Hai detto che questo è il vostro disco più ottimista finora. Che tipo di persona sei in genere, ottimista o pessimista?

“In genere sono abbastanza ottimista, nel senso che credo nella bontà, ma ho anche un lato realista nel senso che non credo che le cose possano succedere fino a quando non le vedo succedere: lavoro per far accadere delle cose ma mentre lo faccio dico ‘no, non credo che succederà’”.

Hai una canzone preferita o una che consideri più rappresentativa dell’album?

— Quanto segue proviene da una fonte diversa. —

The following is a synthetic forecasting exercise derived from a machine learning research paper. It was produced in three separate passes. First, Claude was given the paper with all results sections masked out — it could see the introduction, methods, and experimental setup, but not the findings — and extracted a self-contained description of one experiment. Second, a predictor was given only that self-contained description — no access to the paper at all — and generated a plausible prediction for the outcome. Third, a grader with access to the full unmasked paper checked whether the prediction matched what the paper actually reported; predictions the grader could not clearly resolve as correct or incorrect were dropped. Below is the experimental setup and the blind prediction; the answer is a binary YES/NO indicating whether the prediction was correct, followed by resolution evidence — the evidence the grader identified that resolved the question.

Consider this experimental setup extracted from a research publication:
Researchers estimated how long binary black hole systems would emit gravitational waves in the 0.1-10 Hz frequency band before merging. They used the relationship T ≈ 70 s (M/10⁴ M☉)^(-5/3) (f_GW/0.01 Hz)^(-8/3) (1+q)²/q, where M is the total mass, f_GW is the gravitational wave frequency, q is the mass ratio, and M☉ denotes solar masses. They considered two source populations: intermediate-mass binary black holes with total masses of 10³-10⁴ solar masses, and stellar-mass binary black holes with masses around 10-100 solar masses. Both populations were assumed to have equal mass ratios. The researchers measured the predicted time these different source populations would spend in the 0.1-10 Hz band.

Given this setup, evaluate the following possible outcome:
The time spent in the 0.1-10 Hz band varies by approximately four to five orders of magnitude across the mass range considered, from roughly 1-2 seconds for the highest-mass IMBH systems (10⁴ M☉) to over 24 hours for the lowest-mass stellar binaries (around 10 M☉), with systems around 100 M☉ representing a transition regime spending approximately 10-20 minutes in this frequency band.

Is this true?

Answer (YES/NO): NO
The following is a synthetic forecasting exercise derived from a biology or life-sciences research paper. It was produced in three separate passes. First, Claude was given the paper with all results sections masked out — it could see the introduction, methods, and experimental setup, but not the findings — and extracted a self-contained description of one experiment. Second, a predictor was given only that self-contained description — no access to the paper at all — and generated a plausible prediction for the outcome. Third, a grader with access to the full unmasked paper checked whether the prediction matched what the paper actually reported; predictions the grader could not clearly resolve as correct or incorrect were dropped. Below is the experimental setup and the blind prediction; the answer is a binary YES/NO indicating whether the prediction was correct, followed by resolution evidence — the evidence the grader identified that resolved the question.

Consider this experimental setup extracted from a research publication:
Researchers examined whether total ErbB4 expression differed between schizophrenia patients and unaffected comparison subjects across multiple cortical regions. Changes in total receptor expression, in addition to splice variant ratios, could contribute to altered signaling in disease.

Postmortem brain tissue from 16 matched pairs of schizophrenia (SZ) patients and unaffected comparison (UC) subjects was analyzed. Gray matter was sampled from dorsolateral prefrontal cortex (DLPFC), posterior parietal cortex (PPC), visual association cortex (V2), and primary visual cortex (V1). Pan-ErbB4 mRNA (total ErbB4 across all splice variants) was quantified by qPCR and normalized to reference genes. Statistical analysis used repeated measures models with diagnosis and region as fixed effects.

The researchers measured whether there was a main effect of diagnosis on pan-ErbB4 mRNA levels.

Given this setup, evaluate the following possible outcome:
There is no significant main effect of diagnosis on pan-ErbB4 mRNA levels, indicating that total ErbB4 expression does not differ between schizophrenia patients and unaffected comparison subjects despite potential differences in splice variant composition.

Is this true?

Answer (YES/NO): YES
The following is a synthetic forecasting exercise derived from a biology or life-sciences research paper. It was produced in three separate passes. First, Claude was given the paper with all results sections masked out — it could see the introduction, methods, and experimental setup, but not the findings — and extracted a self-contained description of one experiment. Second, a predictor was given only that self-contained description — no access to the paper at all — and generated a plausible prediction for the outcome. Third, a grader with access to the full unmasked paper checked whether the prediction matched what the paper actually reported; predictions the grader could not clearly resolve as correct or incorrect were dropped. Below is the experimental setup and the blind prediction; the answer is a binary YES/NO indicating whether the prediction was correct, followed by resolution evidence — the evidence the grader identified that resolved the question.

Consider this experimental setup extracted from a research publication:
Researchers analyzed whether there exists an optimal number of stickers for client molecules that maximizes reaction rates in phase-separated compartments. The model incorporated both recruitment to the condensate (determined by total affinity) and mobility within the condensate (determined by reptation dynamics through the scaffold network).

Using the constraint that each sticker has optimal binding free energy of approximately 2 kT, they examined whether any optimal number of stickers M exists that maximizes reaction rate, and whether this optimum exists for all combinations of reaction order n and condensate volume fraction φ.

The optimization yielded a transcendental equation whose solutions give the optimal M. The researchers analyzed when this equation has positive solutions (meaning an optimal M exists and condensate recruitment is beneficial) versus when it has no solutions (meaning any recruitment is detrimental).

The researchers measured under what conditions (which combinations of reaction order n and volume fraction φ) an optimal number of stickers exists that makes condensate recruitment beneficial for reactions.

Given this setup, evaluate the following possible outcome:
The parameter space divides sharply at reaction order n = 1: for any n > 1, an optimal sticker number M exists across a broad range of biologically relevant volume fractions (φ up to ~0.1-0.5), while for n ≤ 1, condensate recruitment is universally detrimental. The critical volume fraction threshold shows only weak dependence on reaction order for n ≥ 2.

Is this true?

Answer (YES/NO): NO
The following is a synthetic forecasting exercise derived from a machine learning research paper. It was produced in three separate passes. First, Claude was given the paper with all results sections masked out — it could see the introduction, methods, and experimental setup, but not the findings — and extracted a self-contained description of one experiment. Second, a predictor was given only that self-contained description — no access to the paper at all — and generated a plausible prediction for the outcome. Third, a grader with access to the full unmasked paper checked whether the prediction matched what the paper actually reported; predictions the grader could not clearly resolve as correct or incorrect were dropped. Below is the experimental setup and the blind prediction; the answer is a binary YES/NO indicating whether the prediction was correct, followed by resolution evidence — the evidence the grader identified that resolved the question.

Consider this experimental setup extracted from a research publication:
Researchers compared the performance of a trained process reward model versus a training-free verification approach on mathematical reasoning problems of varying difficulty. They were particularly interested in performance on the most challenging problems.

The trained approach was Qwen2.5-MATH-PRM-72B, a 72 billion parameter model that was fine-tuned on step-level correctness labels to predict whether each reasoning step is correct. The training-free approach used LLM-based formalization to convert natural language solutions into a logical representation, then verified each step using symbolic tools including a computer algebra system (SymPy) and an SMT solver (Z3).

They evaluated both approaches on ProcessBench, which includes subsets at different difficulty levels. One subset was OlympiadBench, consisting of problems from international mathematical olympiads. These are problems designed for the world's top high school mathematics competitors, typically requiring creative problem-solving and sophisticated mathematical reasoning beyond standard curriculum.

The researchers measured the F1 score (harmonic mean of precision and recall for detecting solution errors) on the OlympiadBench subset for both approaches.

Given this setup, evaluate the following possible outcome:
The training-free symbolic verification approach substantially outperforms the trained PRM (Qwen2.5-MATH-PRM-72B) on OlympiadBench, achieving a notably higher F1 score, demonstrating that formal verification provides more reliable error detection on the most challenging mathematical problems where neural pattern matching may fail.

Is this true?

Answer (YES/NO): NO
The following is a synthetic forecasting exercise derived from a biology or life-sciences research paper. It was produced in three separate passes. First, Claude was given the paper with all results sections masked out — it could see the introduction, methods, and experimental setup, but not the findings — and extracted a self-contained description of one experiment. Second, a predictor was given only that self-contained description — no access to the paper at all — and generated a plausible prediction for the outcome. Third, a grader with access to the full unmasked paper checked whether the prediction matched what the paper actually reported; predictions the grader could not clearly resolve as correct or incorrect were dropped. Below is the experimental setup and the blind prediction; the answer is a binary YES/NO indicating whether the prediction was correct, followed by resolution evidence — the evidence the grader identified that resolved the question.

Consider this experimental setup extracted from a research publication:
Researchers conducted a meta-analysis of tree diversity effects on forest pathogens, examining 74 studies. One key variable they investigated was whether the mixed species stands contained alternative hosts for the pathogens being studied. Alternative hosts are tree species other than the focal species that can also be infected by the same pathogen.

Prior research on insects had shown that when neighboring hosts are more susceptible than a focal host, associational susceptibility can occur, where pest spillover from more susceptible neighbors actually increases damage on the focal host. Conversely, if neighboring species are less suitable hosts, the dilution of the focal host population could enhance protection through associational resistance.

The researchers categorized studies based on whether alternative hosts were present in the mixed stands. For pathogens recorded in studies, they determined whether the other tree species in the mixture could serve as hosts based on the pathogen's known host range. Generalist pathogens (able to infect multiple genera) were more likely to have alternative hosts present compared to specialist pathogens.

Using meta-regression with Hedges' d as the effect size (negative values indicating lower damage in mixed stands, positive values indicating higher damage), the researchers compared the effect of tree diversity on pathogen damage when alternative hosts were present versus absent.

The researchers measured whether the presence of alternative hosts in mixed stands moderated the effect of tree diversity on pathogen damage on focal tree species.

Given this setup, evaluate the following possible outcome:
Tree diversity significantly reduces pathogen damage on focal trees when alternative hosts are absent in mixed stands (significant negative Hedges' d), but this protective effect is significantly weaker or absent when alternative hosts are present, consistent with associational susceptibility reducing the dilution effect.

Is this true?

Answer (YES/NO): NO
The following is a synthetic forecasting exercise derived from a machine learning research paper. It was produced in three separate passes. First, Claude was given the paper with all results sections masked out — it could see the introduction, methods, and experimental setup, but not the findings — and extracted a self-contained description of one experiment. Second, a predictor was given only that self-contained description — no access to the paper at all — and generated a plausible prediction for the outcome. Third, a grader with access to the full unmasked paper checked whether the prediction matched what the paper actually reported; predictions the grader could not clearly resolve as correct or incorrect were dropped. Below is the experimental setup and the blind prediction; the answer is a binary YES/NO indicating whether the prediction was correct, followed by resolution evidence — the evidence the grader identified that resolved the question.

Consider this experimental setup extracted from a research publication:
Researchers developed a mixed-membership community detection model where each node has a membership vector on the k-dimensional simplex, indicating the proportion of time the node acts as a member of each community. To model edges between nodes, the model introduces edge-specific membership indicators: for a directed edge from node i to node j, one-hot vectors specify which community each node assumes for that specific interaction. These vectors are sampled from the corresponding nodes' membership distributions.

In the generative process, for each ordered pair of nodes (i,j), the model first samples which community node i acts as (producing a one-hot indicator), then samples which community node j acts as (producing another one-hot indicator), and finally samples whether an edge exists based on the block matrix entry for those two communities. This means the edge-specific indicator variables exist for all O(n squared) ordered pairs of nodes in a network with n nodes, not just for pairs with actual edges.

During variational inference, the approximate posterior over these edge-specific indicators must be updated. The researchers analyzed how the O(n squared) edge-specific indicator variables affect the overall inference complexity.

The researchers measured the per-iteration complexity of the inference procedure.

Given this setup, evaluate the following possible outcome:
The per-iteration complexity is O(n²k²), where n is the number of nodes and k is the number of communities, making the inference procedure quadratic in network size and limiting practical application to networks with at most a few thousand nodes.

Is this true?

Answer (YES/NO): NO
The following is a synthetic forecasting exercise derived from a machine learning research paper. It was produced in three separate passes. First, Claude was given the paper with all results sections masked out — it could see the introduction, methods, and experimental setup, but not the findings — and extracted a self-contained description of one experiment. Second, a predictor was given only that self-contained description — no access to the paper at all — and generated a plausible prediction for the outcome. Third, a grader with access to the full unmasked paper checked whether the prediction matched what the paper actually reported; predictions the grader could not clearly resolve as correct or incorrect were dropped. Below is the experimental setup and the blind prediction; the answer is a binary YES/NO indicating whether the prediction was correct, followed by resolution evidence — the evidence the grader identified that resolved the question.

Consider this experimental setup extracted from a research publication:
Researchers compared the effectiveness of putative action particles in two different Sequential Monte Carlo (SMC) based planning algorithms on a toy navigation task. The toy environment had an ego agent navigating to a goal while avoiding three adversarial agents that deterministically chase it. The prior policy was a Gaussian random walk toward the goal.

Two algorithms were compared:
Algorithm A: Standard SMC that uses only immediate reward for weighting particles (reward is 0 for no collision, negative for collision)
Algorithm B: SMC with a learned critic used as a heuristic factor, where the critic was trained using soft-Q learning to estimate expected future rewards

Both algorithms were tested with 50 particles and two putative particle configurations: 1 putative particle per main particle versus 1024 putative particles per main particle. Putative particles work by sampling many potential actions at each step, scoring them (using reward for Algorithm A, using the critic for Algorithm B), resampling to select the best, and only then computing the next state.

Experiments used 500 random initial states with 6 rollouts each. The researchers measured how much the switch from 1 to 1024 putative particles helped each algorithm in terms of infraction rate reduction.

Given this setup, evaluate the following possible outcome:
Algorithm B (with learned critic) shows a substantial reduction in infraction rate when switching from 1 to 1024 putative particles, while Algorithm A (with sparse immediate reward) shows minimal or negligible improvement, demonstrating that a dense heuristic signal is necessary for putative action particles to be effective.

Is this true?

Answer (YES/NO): NO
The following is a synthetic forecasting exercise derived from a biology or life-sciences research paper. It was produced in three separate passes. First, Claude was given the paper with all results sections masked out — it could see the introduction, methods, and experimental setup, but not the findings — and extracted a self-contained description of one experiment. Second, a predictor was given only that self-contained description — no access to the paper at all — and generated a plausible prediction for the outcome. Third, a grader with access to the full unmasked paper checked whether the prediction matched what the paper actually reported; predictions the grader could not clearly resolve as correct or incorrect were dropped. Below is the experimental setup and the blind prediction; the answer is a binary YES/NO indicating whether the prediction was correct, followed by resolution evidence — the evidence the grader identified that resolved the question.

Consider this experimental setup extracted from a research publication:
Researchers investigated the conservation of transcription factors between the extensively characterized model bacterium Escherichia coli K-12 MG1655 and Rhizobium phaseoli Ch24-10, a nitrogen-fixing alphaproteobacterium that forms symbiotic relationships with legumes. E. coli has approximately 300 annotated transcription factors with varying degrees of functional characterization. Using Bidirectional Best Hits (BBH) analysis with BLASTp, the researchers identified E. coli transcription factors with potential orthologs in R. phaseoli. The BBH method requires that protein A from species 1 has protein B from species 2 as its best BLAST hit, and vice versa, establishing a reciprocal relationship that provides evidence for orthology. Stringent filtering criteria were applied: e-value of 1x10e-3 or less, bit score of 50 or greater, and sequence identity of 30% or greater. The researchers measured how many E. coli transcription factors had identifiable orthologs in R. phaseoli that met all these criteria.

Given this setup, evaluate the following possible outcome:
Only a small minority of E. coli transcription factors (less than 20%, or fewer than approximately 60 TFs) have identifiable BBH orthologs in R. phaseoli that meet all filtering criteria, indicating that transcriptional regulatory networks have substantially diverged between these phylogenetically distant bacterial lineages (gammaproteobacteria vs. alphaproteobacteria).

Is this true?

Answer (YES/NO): NO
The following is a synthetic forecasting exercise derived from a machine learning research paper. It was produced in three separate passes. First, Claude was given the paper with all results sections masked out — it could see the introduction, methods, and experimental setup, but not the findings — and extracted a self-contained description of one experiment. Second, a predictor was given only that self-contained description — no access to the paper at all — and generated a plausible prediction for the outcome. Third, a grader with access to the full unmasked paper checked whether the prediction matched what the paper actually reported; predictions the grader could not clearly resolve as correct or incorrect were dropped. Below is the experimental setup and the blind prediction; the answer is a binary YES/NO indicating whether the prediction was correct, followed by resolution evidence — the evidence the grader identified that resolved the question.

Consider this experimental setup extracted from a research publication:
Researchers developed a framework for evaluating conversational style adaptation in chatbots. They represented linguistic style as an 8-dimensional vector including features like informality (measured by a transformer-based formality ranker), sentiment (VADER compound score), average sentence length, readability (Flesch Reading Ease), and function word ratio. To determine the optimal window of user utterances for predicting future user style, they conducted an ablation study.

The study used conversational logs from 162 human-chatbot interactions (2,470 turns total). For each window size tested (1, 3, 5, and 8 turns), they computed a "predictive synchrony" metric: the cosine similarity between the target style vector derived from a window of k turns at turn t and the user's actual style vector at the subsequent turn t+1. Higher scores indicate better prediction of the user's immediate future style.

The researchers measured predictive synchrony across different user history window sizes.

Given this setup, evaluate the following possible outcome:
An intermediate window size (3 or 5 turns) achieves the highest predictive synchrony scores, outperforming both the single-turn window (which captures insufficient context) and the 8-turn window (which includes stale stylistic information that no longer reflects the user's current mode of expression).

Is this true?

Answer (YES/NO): NO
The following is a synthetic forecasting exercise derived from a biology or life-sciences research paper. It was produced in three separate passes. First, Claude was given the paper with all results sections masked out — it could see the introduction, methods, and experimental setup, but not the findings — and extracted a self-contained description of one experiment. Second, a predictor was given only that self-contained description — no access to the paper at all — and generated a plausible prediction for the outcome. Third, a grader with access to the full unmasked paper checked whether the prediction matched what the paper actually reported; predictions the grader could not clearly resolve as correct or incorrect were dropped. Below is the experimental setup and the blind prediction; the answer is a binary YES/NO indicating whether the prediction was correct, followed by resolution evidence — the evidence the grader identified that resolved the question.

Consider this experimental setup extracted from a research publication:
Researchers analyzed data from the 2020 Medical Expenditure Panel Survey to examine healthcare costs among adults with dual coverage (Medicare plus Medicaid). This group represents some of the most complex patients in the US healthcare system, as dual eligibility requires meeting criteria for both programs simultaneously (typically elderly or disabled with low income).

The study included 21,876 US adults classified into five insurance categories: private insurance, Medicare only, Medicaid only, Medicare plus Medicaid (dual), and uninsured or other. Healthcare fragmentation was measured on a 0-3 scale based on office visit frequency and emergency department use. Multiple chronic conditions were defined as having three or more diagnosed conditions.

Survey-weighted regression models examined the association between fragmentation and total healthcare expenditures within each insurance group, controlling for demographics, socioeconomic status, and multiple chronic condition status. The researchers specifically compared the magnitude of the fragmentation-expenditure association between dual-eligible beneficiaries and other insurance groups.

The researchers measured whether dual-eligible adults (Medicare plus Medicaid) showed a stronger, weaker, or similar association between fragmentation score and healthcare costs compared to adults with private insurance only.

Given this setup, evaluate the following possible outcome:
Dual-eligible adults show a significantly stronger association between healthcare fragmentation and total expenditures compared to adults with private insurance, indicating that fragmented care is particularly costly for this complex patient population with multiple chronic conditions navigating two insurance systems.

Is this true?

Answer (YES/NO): NO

“No, credo che questo sia l’album più valido che abbiamo mai prodotto, anche perché ogni canzone è diversa dall’altra, perciò è come se mi chiedessi qual è il mio figlio preferito (anche se non ho figli), no, non riesco proprio a scegliere una canzone che sia più importante all’interno dell’album. Però posso dirti che Swim Back ha un significato forte per me perché mi ha messo particolarmente alla prova per quanto riguarda l’arrangiamento. Per le parti degli archi siamo stati aiutati da Josephine Stephenson, e amo moltissimo il sound e l’atmosfera che abbiamo ottenuto”.

Come dicevi giustamente, ogni canzone dell’album è diversa dall’altra, però c’è anche un legame forte fra tutte, a livello di contenuti, questo tema ricorrente della lontananza, dei rapporti a distanza…

“Sì è vero, anche se le canzoni sono state scritte in tempi e luoghi distanti abbiamo cercato di far sì che ci fosse un concept che le legasse tutte. In particolare per Elena è stato un po’ come tenere un diario di un determinato periodo, e come dicevi tutte parlando di legami, connessioni, disconnessioni, di essere fisicamente separati, ed è curioso che tutto questo non abbia a che fare con la pandemia, essendo state scritte prima”.

Siete stati profetici.

“Sì esatto. O forse è solo che alcune cose si sono esacerbate con il Covid ma esistevano già prima”.